Wausau Postmaster Neal Jones, who is also head of the sectional center for this part of Wisconsin, reports that all 140 Post Offices in his section were “clean” as of Dec. 23. That is, all mail received had been distributed as of that date, with no backlog at all in the entire section.
While it is true that a few jobs have been eliminated in the area, no Postal workers have been released outright. For example, at Stevens Point five positions were eliminated, but all five employes (sic.) who held those positions were provided other jobs. Some part-time workers were released to do this, of course.
The Wausau Sectional Center actually has 11 more employes now than it had last June. This results from the start of “area mail processing” last Oct. 22. It was found small offices in this area were partially filling sacks for other sectional centers. These had to be handled again when they arrived at metropolitan Centers such as Milwaukee or Chicago. Now, with Wausau handling the sectional processing, full bags of mail are shipped direct to other sectional centers, eliminating duplicate handling in the big cities.
And most of the mail problems are occurring in the metro centers, such as Chicago. Did anyone have a problem with mail between post offices in the Wausau area? None that we know of.
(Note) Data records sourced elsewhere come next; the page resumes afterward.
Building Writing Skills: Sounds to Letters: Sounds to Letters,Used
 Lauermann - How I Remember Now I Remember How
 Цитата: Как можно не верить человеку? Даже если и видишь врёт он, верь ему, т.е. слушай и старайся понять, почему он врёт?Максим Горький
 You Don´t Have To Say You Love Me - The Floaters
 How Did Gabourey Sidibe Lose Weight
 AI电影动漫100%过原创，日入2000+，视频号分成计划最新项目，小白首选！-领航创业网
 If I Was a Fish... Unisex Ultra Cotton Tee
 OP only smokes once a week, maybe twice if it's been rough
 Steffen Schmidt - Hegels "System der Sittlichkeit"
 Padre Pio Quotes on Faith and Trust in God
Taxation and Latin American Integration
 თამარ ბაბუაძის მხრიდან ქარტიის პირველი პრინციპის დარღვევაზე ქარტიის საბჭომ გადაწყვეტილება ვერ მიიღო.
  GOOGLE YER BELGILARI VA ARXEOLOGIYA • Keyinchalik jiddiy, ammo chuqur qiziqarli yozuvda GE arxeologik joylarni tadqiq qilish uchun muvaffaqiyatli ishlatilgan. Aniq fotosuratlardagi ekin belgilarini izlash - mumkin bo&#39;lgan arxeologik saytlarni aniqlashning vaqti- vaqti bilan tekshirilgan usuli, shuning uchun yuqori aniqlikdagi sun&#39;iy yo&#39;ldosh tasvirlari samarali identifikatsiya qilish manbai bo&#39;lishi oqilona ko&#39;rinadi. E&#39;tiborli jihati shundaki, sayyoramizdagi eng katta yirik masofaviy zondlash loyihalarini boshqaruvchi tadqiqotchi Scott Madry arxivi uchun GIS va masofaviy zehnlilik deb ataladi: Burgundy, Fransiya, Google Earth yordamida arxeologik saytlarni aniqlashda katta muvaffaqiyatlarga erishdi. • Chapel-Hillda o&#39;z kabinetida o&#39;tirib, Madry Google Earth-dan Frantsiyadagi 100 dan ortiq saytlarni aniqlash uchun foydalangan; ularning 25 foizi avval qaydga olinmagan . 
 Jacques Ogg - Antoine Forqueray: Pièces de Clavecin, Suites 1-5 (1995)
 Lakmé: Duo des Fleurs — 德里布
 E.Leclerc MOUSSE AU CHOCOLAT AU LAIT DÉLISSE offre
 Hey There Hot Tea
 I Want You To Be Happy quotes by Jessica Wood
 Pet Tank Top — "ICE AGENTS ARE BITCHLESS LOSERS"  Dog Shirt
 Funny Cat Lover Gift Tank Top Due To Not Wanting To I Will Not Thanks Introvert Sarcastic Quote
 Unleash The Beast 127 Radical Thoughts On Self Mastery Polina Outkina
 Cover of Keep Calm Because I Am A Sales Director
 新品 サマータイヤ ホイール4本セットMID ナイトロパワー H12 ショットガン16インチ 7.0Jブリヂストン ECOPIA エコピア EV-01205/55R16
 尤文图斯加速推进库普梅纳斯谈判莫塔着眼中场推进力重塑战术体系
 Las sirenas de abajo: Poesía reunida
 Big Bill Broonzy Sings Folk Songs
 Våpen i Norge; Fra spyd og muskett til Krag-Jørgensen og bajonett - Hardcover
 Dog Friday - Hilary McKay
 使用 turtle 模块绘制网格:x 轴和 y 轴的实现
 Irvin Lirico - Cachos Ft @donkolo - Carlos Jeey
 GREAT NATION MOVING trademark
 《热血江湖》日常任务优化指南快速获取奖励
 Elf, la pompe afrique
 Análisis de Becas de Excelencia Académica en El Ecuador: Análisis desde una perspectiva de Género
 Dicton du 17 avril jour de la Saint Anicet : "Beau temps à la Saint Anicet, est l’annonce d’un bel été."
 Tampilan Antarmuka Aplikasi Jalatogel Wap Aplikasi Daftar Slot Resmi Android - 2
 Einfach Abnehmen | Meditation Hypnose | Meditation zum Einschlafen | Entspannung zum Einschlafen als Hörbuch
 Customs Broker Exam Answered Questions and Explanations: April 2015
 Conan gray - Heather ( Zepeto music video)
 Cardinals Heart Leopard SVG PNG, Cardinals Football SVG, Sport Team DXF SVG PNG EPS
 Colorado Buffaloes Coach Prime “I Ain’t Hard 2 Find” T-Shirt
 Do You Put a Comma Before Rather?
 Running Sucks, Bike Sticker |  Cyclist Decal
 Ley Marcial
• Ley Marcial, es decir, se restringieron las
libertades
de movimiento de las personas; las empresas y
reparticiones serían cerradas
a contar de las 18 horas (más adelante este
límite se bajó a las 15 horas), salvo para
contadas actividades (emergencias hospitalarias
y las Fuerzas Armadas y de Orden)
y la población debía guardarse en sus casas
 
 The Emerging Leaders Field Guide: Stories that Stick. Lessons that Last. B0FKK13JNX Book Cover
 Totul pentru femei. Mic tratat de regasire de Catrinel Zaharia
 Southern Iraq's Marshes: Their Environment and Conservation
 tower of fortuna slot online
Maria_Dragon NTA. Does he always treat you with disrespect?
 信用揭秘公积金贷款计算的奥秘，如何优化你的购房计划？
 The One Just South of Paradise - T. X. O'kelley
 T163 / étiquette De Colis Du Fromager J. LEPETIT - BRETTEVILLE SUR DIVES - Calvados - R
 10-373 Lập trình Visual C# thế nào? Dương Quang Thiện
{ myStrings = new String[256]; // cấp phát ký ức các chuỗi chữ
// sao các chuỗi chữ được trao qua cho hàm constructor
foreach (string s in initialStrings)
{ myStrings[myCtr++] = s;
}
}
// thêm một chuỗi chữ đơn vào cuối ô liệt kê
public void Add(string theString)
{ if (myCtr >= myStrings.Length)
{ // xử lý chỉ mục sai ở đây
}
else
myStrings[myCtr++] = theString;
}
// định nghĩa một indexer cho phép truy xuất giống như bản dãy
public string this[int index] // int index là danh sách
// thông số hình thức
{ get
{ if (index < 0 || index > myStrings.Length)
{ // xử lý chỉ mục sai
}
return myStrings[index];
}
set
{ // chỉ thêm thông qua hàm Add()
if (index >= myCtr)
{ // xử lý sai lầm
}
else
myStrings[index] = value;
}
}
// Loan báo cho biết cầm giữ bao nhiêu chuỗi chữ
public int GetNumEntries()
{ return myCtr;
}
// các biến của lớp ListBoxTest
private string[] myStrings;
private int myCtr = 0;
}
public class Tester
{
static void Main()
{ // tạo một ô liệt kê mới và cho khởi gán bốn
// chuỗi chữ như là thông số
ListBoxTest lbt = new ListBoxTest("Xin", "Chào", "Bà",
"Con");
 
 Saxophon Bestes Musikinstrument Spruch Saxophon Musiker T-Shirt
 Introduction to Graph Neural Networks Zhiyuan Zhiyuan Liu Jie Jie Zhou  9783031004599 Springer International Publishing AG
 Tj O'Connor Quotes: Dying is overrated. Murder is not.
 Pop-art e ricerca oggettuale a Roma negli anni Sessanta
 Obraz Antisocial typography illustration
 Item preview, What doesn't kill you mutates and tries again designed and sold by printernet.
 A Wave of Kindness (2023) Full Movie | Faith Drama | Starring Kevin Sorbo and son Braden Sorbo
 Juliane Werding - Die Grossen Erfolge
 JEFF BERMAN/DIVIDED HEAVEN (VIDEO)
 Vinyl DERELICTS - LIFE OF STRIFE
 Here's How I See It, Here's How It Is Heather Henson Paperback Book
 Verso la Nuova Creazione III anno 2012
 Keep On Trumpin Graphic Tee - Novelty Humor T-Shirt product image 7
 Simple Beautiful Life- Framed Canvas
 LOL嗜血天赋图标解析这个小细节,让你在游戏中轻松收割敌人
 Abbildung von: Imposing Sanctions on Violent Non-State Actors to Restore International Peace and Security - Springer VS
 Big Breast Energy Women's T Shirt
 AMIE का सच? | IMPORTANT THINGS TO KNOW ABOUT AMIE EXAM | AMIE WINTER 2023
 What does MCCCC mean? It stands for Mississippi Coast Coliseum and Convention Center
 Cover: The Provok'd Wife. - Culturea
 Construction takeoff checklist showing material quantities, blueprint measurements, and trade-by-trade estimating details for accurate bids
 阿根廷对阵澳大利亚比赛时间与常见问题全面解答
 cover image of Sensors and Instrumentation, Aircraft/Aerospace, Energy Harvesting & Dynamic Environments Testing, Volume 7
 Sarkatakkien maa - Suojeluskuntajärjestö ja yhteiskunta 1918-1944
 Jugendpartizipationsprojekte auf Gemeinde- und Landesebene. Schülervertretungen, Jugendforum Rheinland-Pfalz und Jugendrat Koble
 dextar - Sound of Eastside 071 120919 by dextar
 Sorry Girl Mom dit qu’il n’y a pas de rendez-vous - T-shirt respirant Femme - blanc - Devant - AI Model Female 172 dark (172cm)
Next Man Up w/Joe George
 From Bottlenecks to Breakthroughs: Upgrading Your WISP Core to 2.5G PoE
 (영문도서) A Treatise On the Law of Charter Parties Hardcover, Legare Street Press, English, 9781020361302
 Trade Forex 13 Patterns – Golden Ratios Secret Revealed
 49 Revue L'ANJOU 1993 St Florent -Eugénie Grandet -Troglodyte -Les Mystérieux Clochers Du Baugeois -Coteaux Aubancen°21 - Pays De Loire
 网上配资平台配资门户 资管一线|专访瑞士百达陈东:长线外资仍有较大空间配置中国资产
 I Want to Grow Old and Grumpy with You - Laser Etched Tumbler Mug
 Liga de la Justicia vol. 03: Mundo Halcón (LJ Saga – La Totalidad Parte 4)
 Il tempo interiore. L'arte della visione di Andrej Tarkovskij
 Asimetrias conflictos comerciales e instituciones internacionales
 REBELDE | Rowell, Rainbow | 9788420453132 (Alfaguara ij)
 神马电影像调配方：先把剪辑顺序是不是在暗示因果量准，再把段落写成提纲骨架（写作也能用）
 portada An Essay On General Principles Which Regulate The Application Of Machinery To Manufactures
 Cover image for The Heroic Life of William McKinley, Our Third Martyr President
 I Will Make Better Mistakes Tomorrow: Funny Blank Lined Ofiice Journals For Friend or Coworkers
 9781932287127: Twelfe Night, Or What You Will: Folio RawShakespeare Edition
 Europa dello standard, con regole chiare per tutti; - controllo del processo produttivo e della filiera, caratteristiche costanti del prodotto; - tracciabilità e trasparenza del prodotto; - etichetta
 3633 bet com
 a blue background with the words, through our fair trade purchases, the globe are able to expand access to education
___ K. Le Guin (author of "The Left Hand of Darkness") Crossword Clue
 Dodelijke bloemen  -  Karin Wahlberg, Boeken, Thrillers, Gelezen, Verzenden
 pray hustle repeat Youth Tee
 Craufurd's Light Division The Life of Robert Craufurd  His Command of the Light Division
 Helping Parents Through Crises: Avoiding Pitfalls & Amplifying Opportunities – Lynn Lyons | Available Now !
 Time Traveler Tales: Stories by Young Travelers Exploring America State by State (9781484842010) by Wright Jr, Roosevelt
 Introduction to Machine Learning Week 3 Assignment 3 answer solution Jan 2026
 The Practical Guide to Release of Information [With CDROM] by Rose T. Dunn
Postmaster Gen. E. T. Klassen just announced that the fiscal year deficit for the period ending last July 1 was down to $1.3 billion, from $2.08 billion in 1971. Congress makes up that deficit — or rather we taxpayers do. For a saving of $700 million, we do not think the mail service has really deteriorated. As technology takes over, we would hope manpower costs could be trimmed more.
If anything, management needs more consideration. Postal workers received a pay hike in the past year, but supervisors have not. And Postmaster Jones, as a sectional center head with 140 offices, receives no more salary than the Fond du Lac postmaster, who has no sectional responsibilities at all.
All in all, progress is being made. There is a cause for some criticism. But the darts should be carefully aimed.